# Determining the Difference Between Input & Output Texts

The goal of this function is to create a new feature: "text_diff". This feature shows the concrete (isolated) changes made to the text ommiting the parts of text which are present in both input and output.

**Some Possible changes that could occur:**

    - Spelling changes: Misteries -> Mysteries
    - Grammar changes: On the countryside, I ride bikes -> I ride bikes on the countryside
    - Drastic changes: Completely new text, Deleted text, etc
    - The essence of changes: 
        + Deleted words 
        + New words 
        + Rearranged words (switch place in sentence) 
        + Edited words (only a few characters in word have changed -> Bike vs Biking)

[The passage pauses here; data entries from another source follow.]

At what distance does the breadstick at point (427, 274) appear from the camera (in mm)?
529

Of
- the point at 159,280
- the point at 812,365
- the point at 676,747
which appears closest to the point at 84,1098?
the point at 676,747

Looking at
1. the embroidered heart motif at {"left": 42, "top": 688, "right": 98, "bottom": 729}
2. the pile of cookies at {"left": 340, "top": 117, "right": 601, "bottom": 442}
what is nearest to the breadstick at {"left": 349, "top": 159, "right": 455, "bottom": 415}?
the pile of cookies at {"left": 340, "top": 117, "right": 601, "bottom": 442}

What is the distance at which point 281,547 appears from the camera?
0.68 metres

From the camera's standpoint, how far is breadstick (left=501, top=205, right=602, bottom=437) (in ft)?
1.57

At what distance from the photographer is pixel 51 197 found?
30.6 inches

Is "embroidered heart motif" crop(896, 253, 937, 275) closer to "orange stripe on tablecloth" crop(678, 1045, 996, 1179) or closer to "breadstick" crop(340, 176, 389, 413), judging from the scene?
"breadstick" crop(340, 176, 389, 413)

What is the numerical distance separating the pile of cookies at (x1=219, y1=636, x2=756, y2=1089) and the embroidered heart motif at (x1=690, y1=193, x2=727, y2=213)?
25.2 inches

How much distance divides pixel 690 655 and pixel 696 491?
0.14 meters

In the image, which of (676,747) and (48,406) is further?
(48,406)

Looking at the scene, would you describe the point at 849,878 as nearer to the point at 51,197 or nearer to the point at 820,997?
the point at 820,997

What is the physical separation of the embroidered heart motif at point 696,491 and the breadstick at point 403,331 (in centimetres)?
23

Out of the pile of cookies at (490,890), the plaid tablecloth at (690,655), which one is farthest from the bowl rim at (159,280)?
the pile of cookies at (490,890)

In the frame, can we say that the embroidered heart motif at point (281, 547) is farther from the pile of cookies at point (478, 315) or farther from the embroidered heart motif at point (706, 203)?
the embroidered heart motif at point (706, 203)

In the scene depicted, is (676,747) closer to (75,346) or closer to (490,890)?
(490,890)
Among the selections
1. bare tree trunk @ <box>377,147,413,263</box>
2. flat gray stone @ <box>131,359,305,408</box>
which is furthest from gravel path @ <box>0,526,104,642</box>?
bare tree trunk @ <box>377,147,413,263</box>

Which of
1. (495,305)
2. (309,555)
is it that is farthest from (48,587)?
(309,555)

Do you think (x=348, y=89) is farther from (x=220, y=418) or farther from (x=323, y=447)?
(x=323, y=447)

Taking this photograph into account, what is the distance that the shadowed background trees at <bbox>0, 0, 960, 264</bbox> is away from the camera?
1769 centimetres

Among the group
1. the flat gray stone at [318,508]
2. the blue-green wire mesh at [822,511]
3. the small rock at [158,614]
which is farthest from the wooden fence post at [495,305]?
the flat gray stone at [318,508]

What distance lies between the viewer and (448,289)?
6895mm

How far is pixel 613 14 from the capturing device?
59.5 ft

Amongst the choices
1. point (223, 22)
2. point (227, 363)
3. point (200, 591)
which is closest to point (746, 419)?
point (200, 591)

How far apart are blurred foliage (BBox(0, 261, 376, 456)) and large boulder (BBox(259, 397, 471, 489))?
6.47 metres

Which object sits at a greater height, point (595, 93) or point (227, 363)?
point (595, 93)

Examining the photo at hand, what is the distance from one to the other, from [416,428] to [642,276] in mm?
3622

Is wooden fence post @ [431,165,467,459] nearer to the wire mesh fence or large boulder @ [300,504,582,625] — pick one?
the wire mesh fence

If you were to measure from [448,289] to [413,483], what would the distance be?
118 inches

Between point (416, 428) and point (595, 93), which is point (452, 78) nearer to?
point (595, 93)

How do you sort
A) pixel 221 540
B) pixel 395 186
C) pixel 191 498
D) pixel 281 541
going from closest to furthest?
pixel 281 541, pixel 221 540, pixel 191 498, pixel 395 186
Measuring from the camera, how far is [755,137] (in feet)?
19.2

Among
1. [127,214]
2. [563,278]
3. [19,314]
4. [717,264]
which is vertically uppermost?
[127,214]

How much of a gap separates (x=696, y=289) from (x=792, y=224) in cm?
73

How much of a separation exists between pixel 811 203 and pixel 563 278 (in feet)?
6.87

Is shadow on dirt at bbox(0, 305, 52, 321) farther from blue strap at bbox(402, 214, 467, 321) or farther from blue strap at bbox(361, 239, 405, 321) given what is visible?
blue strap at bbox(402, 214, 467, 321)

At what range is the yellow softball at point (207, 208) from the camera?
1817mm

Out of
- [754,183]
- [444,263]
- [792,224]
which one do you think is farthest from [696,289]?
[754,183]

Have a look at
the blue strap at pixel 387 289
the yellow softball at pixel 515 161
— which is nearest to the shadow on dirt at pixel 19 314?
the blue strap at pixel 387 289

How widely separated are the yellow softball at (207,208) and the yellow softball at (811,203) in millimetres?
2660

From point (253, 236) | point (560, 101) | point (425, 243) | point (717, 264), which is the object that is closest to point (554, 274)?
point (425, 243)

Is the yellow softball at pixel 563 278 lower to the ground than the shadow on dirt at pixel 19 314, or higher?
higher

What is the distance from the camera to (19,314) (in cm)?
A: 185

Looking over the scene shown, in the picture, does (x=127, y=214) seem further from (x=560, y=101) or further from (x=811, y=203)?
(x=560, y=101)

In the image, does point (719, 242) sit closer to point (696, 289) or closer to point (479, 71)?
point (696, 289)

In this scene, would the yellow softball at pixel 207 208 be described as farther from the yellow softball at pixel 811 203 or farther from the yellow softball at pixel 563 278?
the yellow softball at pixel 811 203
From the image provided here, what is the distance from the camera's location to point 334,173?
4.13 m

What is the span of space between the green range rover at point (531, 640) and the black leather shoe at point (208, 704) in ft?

**Features that could be usefull:**

    - Actual textual difference
    - See above: essence of changes
    - Similarity measure between the texts
    - Whether bad words are present or not -> Compare to a vocabulary of vulgar words.
    
**To Do:**

    - undestanding RDD & Dataframe format
    - propper difference between input & output text (what do we want the difference to show)
    - test out a model

In [1]:
import difflib
import sys


string1 = "abxcd"
string2 = "abcd"

matches = difflib.SequenceMatcher(
    None, string1, string2).get_matching_blocks()
for match in matches:
    print(string1[match.a:match.a + match.size])

ab
cd



In [2]:
# text1 = open("sample1.txt").readlines()
# text2 = open("sample2.txt").readlines()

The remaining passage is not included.